Picking up a Henry Classic 22LR and want to have the right ammo for the right job.

Henry's website states that your rifle shoots LR, long, and short .22 rimfire ammo.
First of all, if you shoot short or long ammo, clean your chamber before transitioning to long or LR ammo, respectively.

Given that your Henry shoots multiple lengths of .22 ammo, certain compromises are generally made in the chamber's dimensions to provide such flexibility. This generally means that you won't obtain exceptional accuracy with really expensive match-grade .22LR ammo. Which is not necessarily a bad thing. Value-line ammo may work just as well is the expensive stuff.

If accuracy is your primary goal, try various types of 40-grain blunt-nosed lead-bullet sub-sonic ammo.
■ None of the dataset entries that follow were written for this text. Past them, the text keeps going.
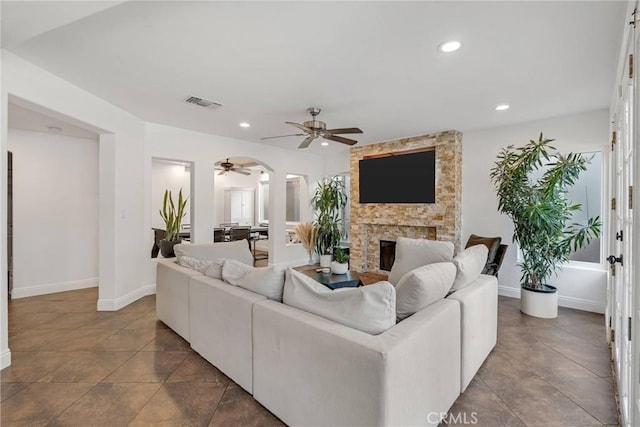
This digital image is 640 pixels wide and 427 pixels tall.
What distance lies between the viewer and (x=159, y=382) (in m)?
2.24

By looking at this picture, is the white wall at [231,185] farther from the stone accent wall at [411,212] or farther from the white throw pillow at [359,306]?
the white throw pillow at [359,306]

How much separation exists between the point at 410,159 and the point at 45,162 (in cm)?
565

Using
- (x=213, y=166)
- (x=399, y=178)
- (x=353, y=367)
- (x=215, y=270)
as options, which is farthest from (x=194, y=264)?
(x=399, y=178)

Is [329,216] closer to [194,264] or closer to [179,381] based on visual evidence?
[194,264]

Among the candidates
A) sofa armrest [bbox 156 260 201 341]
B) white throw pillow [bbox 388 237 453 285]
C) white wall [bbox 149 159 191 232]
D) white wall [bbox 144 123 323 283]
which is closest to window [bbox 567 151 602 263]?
white throw pillow [bbox 388 237 453 285]

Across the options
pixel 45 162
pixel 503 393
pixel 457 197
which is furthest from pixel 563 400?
pixel 45 162

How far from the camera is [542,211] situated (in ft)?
11.2

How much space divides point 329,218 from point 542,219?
12.9ft

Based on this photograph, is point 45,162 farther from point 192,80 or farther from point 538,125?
point 538,125

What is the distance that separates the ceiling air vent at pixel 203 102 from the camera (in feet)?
11.2

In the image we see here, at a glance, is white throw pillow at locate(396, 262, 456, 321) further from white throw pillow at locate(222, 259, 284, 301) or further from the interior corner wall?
the interior corner wall

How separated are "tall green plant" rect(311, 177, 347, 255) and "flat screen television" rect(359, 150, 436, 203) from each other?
0.87 m

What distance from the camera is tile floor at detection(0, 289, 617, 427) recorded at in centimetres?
189

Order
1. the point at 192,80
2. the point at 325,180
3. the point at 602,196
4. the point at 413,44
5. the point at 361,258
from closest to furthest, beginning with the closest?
the point at 413,44
the point at 192,80
the point at 602,196
the point at 361,258
the point at 325,180
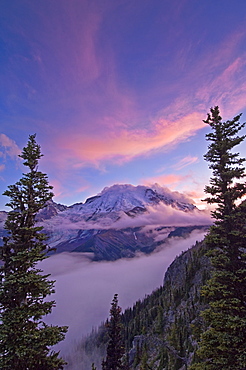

As noted in other posts, CCI Standard Velocity is a good place to start. Your chamber is likely cut long enough to shoot super-sonic ammo with lighter (36-38 grain) bullets, both plated and solid lead. CCI's mini-mag is a place to start.

Super-sonic ammo tends to lose accuracy as the bullet's speed drops from Mach 1.2-ish to Mach .95-ish. However, if your rifle really likes a specific type of super-sonic ammo, the accuracy deterioration is reduced.

The bullets used in .22 ammo have poor performance in cross winds. You'll understand this very well as your distances to target increase.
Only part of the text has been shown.